— START EXERCISE INPUTS —

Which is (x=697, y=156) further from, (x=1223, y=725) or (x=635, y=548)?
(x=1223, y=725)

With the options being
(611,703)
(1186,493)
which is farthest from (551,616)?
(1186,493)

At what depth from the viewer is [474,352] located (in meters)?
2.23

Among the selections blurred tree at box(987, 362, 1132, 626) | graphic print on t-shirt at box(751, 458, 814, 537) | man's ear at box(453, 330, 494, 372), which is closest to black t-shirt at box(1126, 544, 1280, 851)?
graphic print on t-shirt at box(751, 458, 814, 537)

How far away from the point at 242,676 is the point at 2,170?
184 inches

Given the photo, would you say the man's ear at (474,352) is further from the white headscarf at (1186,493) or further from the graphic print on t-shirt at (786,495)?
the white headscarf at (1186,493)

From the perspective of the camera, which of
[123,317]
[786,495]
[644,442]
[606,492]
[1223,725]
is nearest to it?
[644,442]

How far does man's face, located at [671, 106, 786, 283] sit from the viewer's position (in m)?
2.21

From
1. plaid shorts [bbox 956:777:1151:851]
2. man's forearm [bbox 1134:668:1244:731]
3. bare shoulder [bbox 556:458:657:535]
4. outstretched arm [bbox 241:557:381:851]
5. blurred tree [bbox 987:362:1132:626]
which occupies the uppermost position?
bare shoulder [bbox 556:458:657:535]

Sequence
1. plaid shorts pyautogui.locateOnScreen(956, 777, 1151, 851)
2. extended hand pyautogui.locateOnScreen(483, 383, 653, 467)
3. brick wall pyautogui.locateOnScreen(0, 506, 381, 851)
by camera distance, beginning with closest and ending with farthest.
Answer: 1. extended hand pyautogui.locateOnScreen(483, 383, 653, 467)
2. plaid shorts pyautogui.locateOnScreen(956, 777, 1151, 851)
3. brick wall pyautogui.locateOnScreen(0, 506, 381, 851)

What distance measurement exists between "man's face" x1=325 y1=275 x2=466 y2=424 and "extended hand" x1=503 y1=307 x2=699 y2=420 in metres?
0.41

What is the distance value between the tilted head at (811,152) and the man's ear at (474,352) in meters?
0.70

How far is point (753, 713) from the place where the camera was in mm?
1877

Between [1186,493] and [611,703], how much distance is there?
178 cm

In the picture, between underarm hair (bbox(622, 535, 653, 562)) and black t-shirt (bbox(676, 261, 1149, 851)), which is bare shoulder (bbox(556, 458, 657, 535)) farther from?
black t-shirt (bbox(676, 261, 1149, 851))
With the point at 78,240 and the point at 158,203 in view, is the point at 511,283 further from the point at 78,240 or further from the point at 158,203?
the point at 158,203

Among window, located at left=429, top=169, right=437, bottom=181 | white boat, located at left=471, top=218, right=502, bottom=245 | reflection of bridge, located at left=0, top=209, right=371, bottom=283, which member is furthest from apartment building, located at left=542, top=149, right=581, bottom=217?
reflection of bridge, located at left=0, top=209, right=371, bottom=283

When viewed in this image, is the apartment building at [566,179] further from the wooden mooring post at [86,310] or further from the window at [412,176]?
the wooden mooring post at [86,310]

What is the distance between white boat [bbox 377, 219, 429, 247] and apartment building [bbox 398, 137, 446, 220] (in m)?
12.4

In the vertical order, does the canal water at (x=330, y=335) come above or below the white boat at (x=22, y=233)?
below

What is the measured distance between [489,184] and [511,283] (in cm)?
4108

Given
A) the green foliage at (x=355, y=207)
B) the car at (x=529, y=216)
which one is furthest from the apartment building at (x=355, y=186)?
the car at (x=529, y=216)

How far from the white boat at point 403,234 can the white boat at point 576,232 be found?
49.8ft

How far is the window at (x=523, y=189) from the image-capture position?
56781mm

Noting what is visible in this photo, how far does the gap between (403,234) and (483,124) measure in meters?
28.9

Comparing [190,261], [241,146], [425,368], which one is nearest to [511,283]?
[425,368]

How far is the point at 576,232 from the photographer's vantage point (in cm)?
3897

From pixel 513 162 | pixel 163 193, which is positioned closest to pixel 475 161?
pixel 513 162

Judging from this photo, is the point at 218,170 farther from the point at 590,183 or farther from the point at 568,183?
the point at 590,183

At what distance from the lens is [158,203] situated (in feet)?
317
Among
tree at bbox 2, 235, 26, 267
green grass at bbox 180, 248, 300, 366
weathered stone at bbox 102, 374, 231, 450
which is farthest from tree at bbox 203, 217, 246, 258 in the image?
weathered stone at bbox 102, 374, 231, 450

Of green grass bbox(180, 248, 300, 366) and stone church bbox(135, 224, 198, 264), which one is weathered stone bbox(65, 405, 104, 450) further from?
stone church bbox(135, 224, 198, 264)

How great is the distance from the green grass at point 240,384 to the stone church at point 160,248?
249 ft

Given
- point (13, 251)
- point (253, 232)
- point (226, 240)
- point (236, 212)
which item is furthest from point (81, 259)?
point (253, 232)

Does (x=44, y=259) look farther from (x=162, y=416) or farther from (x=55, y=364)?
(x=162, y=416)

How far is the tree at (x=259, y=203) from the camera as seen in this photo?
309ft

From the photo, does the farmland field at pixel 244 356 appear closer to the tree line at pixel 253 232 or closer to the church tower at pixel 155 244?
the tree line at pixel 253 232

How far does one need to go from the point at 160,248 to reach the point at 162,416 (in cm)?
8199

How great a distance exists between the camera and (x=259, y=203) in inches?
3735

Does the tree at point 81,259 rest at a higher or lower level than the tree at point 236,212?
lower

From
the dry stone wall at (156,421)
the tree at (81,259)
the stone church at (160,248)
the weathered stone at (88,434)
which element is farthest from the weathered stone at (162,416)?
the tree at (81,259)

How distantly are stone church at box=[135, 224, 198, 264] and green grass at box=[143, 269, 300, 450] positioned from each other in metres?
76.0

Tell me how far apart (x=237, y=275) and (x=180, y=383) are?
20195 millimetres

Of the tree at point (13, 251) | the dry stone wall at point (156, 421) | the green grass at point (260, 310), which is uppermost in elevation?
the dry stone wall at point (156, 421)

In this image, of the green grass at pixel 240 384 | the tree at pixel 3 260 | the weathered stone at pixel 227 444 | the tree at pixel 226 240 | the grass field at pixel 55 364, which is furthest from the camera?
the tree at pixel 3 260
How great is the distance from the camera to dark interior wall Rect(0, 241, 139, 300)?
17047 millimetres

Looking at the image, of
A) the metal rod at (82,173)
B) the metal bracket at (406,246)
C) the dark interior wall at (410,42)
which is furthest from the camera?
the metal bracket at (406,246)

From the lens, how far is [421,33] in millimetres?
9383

— END EXERCISE INPUTS —

SET PROBLEM.
Return each line of the items above that contains the string "graphic".

ANSWER TO THIS TASK.
Among the selections blurred tree at box(987, 362, 1132, 626) | graphic print on t-shirt at box(751, 458, 814, 537) | man's ear at box(453, 330, 494, 372), which is closest to black t-shirt at box(1126, 544, 1280, 851)?
graphic print on t-shirt at box(751, 458, 814, 537)
Given the photo, would you say the man's ear at (474,352) is further from the white headscarf at (1186,493) or further from the graphic print on t-shirt at (786,495)?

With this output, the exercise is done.